What to produce →
Rewrite the records as a numbered list, starting at the line containing "this 600×405 image." and ending at the line containing "rusty metal post [536, 0, 600, 400]", both lines included. Omit any blank lines.

Given data →
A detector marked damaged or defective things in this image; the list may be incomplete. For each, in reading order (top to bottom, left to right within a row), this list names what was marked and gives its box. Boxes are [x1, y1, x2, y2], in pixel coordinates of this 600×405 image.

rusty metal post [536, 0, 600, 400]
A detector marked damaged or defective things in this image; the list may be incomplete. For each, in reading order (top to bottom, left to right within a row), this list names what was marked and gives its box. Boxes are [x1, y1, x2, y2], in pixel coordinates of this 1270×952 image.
--
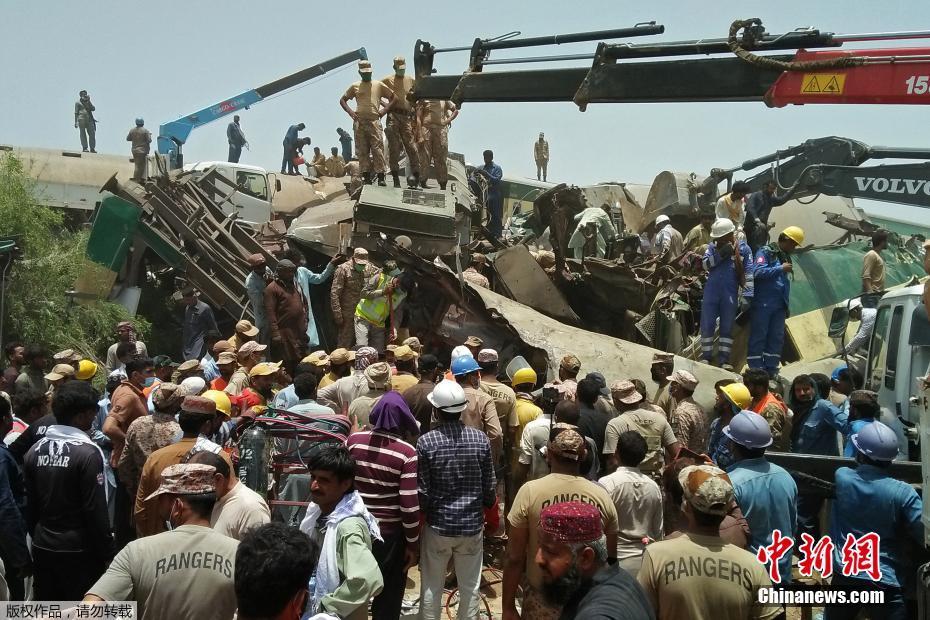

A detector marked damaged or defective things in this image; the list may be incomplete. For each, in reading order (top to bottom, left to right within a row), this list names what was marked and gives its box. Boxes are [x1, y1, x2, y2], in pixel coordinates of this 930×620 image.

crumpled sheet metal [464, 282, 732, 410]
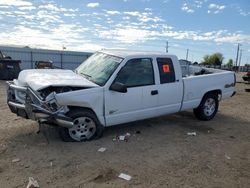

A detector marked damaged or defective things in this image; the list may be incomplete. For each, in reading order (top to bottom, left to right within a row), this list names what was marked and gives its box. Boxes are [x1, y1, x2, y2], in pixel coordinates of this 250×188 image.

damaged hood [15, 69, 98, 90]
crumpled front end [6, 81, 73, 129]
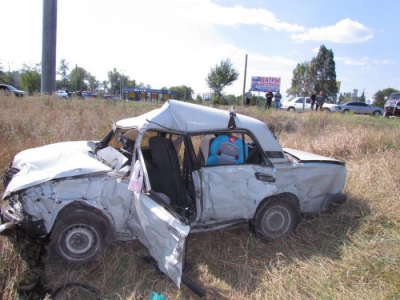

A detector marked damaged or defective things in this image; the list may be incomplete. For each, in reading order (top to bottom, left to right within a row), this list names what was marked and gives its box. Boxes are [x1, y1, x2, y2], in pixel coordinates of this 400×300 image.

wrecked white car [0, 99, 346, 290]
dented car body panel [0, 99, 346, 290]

Answer to this exercise →
1. A detector marked damaged or defective things in this image; the list may be incomplete. For each, in reading order (top to bottom, left to right within a row), this list names what was marked and gives its box. Boxes are [x1, y1, x2, y2], in pixel coordinates of this 600×405 image.
2. rusty metal post [536, 0, 600, 400]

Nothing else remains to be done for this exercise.